Von Volker Mrasek | 27.06.2014
    Eine Palme an einem Strand - im Hintergrund das Meer.
    Im weißen Strand ist oft mehr verborgen als reine Sandkörner. (dpa / Stephan Persch)
    Algen werden angespült und vermodern am Strand. Möwen verrichten ungeniert ihr Geschäft. Urlauber lassen einfach ihren Müll zurück, und mancher von ihnen reist auch schon einmal mit Fußpilz an. Der Sand von Badestränden kann sich zu einem heimlichen Reservoir für Krankheitskeime entwickeln. Ein bisher vernachlässigtes Thema, findet João Brandão vom Nationalen Gesundheitsinstitut Portugals in Lissabon:
    "Wenn wir Leute daran hindern, ins Meer zu gehen, sobald das Wasser zu viele Koli-Bakterien enthält oder andere Fäkal-Keime, dann sollten wir auch die Qualität des Sandes nicht außer Acht lassen!"
    Brandão gehört zu einer Gruppe von 19 Experten, die den Stand des Wissens jetzt in einer neuen Übersichtsstudie zusammengefasst haben. Sie wollen das Problem nicht dramatisieren, empfehlen aber, sich stärker darum zu kümmern. Die bisher umfangreichsten Untersuchungen stammen von über 30 Stränden in Portugal. Dort wies Brandãos Arbeitsgruppe in drei von fünf Sandproben pathogene Pilze nach:
    "Ich würde mir vor allem über Dermatophyten Sorgen machen. Das sind Pilze, die praktisch überall vorkommen. Sie können Haut- und Nagelinfektionen verursachen, die man nur schwer wieder los wird. Deswegen sollte man sie sich möglichst erst gar nicht einhandeln."
    Nachweis einer Infektion fast unmöglich
    Fälle, bei denen sich Urlauber am Strand infiziert haben, sind zwar bisher nicht beschrieben worden. Aber so etwas nachzuweisen sei auch praktisch unmöglich, sagt Brandão:
    "Pilz-Infektionen haben eine sehr lange Inkubationszeit. Sie bilden sich unter Umständen erst zwei Monate nach dem Kontakt mit dem Erreger aus, wenn der Strandurlaub längst vorbei ist. Es ist deshalb äußerst schwierig, das nachzuverfolgen."

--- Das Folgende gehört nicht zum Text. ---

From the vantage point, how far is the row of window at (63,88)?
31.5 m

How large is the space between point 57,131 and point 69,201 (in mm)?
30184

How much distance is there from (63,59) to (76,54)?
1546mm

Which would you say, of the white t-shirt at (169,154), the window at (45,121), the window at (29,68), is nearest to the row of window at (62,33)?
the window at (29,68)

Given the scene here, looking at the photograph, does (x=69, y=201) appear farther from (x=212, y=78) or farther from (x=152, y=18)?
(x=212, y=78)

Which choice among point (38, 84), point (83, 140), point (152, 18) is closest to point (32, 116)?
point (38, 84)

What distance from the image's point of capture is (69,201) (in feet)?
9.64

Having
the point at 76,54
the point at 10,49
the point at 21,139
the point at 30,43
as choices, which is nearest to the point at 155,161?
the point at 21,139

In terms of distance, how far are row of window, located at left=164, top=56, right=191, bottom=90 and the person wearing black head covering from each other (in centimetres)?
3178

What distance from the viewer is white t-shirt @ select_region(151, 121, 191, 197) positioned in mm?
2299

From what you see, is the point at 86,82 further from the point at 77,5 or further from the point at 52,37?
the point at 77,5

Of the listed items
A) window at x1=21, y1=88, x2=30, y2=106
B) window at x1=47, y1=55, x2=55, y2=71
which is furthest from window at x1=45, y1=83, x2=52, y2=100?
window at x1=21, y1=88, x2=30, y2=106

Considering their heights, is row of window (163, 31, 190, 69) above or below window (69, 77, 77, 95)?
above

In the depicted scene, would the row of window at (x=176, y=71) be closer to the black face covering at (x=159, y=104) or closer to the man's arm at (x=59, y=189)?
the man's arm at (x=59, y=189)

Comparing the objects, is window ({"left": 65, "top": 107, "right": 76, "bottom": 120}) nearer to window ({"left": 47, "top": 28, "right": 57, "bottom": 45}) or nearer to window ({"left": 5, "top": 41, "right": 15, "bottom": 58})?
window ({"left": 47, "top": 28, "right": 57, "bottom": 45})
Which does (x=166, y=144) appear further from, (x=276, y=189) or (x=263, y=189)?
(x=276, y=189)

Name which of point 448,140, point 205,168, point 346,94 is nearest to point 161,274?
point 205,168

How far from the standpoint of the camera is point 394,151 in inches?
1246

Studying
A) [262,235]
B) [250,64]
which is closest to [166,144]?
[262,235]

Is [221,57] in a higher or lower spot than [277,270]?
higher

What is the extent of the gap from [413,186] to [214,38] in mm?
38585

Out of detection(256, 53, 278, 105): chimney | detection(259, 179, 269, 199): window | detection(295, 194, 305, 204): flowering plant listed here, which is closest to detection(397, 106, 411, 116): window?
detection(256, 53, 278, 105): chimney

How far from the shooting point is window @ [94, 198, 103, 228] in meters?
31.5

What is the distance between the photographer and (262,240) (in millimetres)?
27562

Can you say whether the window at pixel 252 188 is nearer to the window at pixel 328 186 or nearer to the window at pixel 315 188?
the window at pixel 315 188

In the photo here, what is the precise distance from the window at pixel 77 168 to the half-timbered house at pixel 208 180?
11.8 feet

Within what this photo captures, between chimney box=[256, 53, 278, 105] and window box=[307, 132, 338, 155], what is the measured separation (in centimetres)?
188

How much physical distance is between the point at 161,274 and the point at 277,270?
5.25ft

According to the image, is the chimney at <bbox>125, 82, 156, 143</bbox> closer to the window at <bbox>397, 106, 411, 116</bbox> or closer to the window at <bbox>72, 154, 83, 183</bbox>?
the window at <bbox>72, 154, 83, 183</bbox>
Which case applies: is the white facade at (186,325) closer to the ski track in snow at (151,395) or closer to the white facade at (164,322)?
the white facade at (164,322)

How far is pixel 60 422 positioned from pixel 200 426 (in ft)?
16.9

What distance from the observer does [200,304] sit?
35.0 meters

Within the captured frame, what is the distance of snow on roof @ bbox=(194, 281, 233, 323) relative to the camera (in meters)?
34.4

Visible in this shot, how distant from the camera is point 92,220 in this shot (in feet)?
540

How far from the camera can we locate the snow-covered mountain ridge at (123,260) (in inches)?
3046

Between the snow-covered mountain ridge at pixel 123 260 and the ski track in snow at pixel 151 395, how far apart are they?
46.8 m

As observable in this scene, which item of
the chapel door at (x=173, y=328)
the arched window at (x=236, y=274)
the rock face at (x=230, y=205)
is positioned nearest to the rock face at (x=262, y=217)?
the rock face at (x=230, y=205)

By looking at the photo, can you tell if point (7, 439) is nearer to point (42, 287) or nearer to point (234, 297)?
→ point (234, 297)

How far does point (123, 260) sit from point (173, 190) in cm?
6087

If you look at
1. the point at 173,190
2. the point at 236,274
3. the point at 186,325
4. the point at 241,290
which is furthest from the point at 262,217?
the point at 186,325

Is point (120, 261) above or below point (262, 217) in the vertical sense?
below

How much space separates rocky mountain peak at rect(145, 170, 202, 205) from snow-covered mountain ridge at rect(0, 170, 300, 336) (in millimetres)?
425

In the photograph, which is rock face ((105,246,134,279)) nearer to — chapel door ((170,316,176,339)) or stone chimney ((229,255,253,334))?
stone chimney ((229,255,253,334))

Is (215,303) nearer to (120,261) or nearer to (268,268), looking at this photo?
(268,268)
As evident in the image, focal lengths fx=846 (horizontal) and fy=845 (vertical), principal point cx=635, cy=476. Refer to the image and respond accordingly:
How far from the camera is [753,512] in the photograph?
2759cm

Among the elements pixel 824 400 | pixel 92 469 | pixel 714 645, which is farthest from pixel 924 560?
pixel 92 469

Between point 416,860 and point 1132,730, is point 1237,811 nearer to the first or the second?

    Im Sand anzutreffen sind auch Pilze, die Sporen ausbilden, zum Beispiel Penicillium-Arten. Mit ihnen bekommen all jene Strandurlauber Probleme, die allergisch auf Pilzsporen reagieren. Wobei das Risiko am Mittelmeer kleiner zu sein scheint als an Nord- oder Ostsee.
    "Wir finden stets viele von diesen Sporen-Bildnern am Strand. Je kühler das Klima, desto mehr sind es! Diese Pilze gedeihen nämlich am besten, wenn die Temperaturen nicht so hoch und die Luft feucht ist. Wir haben zum Beispiel Daten aus England. An Stränden dort gibt es viel mehr Penicillium-Sporen als bei uns in Portugal."

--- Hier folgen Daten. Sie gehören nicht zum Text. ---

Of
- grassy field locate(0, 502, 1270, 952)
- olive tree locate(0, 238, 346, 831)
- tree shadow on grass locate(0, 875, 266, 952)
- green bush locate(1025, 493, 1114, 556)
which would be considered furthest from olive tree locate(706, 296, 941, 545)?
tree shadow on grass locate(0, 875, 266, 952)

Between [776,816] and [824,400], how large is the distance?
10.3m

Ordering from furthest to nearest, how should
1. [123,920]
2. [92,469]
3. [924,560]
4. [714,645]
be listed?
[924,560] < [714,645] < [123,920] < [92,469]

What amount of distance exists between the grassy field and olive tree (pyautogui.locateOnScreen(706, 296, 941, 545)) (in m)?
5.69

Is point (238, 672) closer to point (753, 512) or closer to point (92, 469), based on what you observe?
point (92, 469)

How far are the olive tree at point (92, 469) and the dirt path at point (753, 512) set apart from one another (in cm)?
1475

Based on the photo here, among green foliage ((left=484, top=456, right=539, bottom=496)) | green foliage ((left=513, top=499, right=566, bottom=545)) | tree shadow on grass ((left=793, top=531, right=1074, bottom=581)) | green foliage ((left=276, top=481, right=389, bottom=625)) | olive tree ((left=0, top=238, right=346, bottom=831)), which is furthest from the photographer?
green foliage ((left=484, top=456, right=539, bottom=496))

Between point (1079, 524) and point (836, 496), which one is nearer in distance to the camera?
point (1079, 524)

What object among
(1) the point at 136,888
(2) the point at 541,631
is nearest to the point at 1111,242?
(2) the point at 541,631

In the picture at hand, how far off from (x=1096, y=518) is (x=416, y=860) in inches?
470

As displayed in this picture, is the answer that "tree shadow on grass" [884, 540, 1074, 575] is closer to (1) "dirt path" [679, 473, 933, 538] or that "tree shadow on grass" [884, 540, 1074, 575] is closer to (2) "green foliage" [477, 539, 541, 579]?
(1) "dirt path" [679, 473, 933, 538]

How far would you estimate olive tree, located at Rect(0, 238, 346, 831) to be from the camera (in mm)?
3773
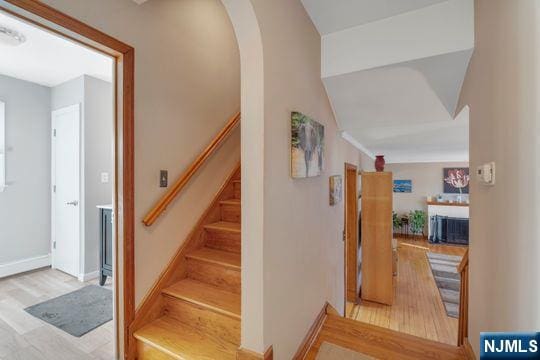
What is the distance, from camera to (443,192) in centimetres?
823

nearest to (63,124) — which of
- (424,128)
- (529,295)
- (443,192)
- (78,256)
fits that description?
(78,256)

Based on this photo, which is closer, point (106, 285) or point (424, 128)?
point (106, 285)

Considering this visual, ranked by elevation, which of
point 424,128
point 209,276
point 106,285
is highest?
point 424,128

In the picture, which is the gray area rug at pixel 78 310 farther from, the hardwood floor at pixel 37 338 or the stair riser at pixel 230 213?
the stair riser at pixel 230 213

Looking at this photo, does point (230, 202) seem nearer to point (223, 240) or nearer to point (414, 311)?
point (223, 240)

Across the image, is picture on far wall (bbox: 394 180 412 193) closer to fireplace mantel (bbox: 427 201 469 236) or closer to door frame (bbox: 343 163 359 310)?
fireplace mantel (bbox: 427 201 469 236)

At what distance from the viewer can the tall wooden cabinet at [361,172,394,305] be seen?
4.13 m

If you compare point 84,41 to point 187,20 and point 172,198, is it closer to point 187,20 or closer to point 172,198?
point 187,20

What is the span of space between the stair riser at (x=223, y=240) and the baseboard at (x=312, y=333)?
0.81 metres

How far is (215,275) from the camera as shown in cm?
197

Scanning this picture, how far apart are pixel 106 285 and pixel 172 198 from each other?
2.05 m

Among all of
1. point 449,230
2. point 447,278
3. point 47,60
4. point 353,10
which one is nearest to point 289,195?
point 353,10

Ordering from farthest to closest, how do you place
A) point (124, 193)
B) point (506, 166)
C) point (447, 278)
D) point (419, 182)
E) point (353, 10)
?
point (419, 182) → point (447, 278) → point (353, 10) → point (124, 193) → point (506, 166)

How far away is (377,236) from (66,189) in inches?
184
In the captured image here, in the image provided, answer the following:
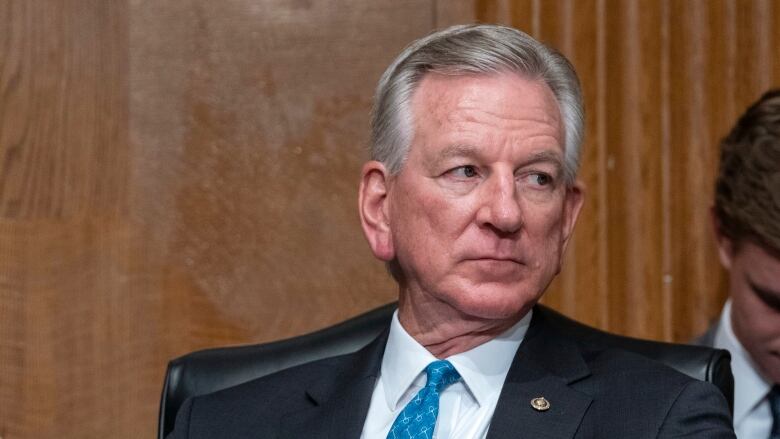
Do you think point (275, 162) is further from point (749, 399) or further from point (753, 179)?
point (749, 399)

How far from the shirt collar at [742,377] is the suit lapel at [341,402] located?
0.91 metres

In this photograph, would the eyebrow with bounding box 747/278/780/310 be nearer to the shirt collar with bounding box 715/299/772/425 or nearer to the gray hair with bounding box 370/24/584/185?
the shirt collar with bounding box 715/299/772/425

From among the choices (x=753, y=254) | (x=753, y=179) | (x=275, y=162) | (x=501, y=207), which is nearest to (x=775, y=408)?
(x=753, y=254)

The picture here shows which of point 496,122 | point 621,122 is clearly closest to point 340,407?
point 496,122

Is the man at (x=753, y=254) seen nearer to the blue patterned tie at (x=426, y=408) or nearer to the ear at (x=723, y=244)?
the ear at (x=723, y=244)

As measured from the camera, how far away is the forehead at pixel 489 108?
2.20 m

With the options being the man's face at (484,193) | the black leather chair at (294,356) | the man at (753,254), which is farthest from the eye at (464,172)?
the man at (753,254)

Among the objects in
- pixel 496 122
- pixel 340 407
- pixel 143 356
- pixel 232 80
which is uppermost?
pixel 496 122

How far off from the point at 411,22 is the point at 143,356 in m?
1.03

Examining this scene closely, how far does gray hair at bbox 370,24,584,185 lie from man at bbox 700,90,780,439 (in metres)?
0.63

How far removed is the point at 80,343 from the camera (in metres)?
3.12

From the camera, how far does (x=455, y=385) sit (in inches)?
88.4

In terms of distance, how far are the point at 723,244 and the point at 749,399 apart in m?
0.34

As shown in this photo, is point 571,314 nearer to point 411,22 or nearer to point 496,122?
point 411,22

    Von deutschen Strände gibt es noch keine Untersuchungen
    Untersuchungen von deutschen Stränden sind übrigens nicht in die neue Studie eingeflossen – weil es noch keine gibt. Nicht nur Pilze - auch bakterielle Krankheitserreger können im Sand in Konzentrationen vorkommen, die ausreichen, um Urlauber krank zu machen. Das demonstrierte der Mikrobiologe Christopher Heaney in einer US-Studie. Dafür analysierte der Forscher vom Johns-Hopkins-Universitätsklinikum in Baltimore unter anderem Strände am Golf von Mexiko und am Atlantik. Und er wertete die Beschwerden aus, von denen ihm Touristen in einem Fragebogen berichteten:
    "In unserer Studie haben wir uns auf akute Magen-Darm-Erkrankungen konzentriert. Also auf Dinge wie Durchfall und Erbrechen. Das Risiko dafür war um 20 bis 50 Prozent erhöht, wenn Strandbesucher intensiven Kontakt mit dem Sand hatten und darin buddelten oder sich eingruben. Das hat auf jeden Fall gesundheitliche Bedeutung!"

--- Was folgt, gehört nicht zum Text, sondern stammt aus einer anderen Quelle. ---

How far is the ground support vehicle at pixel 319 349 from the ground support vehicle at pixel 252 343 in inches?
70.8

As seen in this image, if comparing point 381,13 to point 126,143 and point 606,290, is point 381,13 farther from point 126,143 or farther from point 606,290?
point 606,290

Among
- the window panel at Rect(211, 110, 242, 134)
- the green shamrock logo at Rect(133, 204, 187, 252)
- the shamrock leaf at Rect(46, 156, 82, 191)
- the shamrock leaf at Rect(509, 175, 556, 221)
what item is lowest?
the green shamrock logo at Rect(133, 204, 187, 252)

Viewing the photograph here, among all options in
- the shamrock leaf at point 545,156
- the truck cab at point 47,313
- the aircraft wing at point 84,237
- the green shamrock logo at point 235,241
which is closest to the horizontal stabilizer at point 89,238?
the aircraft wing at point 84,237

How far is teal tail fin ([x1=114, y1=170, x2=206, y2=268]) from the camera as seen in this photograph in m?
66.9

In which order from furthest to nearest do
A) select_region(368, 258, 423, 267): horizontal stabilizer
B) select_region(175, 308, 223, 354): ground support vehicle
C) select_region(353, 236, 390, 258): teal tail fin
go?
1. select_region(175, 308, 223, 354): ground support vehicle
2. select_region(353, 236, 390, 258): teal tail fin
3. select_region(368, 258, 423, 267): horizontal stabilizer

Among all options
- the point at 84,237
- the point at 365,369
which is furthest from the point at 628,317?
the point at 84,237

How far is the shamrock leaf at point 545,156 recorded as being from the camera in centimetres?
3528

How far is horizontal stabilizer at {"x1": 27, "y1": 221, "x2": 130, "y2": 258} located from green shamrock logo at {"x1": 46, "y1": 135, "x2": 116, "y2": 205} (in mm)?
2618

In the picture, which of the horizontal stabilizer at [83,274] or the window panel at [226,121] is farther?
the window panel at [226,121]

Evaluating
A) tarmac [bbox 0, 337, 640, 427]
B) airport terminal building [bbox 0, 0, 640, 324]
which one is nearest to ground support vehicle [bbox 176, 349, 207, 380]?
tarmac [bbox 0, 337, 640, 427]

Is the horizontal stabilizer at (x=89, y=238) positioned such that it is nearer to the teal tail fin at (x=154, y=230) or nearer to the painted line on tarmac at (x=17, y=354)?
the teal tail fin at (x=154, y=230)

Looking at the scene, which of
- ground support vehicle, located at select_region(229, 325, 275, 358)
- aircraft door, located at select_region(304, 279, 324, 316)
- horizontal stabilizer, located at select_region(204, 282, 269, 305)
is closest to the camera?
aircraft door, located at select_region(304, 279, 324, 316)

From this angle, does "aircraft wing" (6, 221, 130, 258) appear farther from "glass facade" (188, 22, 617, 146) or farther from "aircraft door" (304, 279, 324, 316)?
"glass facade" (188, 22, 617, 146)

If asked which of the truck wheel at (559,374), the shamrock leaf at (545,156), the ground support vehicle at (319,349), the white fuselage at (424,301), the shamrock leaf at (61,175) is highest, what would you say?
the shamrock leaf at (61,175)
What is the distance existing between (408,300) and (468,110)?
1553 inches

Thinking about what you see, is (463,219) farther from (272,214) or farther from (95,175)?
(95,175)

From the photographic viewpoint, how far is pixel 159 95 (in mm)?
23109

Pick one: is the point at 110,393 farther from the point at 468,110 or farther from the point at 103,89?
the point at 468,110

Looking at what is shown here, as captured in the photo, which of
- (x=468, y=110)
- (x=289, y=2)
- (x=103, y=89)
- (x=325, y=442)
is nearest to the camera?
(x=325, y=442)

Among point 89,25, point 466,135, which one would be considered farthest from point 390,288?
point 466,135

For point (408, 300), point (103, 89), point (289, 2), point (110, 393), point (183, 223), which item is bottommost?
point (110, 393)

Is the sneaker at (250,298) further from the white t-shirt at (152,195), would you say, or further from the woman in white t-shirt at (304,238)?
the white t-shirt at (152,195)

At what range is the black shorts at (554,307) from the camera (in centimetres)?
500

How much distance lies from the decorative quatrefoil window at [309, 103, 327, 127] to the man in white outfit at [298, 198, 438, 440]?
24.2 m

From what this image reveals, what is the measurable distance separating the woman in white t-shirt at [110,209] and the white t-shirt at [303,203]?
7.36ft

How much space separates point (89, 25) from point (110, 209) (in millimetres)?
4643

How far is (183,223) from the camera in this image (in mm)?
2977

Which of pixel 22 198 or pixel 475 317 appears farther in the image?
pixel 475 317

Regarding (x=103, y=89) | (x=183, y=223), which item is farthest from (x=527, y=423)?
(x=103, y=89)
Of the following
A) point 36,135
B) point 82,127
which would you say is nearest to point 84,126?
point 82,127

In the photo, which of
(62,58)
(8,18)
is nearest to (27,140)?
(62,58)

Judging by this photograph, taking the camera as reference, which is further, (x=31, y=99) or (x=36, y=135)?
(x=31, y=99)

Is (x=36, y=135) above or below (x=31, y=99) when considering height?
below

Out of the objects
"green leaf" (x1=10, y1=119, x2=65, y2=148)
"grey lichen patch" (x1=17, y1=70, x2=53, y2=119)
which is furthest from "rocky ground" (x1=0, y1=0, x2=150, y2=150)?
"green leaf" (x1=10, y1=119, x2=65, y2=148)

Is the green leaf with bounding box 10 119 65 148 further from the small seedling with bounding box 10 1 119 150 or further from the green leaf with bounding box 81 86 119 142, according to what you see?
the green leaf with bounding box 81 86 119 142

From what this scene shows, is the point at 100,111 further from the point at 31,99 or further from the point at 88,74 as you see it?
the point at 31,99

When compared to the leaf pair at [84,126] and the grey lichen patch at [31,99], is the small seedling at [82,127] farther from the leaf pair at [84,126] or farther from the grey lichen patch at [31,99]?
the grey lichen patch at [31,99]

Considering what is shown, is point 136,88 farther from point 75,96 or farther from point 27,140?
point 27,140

    Für September hat João Brandão seine Kollegen zu einer Fachtagung nach Lissabon eingeladen. Dabei wollen die Wissenschaftler einen Offenen Brief verfassen und die Weltgesundheitsorganisation auffordern, sich stärker um das Thema zu kümmern. Es müsse viel systematischer untersucht werden. Welchen Nutzen die regelmäßige Beprobung des Sandes haben kann, zeigt schon heute das Beispiel Portugal. Bei hohen Keimzahlen werden Strände dort besonders gründlich von Unrat gesäubert. Ihr mikrobiologischer Zustand hat sich dadurch laut Brandão enorm verbessert.